__Enunciado__
En el fragmento sobre Roco Vargas, ¿con qué nombre parodia Torres a Ming en Tritón?

__Fragmento seleccionado__
* * * *

Para rematar la serie, La Estrella Lejana cambia completamente de tercio, alejándose desconcertantemente de la confiada efectividad de Saxxon para probar una nueva audacia, un vastísimo flashback salpicado de flashbacks menores en el que conocemos no tanto el pasado como el interior de los personajes. Si en los títulos anteriores habíamos asistido a las peripecias más o menos despendoladas de un grupo de variopintos aventureros, aquí se trata de hacer acopio de los pasajes decisivos que les han dado motivación. Ya no importa tanto la Aventura, importa más la vida. Por eso el tono nostálgico, la melancolía del decorado nocturno y lluvioso sobre el cual Roco relata su historia, imaginamos que con voz queda y pausas de plomo. Al final, Vargas ha hecho las paces consigo mismo. Ha pasado una crisis de madurez.
Y es que los períodos de crisis son los que parecen atraer al narrador Torres como la luz a la polilla. Es algo que resulta palpable en obras posteriores como El Octavo Día y que también se revela en Roco Vargas. Torres imagina una ficticia historia solar que corre paralela a la historia que conocemos, y hace a los Chicos Siderales y el Doctor Covalski actores privilegiados del drama de las grandes crisis coloniales y las guerras imperalistas entre los distintos planetas que, inmaduros, tratan de ajustarse violentamente a la difusión de la tecnología (especialmente la de transportes) y, por lo tanto, a la convivencia con el vecino, con el otro. A pesar de los préstamos superficiales de Flash Gordon en Tritón, considerar al personaje de Raymond modelo de Roco Vargas conduciría al error. Flash Gordon se enfrentaba a un gran enemigo, a un supervillano, Ming. En el sucinto Tritón, Torres prueba a parodiarlo con Mung y rápidamente lo desecha. Para él no tiene interés. Él no quiere plantear historias de buenos contra malos. Roco se parece más a Tintín, un hombre (o un grupo), manteniéndose a flote en mitad de las corrientes de la historia, de los grandes acontecimientos, de conflictos políticos y bélicos en los que se cierran etapas universales para dar paso a períodos nuevos v desconocidos.

* * * *

__Material__
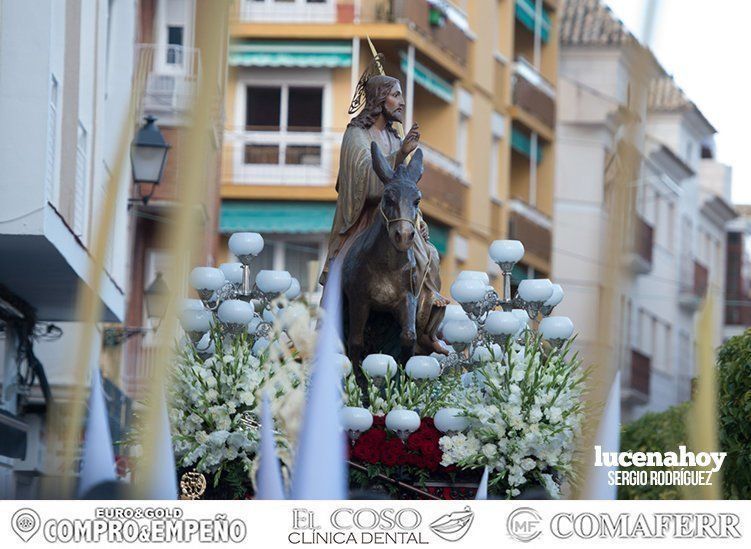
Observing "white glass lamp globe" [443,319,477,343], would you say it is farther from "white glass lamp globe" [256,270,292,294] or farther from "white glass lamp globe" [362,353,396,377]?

* * * *

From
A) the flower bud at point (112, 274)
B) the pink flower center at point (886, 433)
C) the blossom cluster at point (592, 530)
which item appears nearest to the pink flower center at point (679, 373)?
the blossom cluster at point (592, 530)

* * * *

__Respuesta correcta__
Con Mung.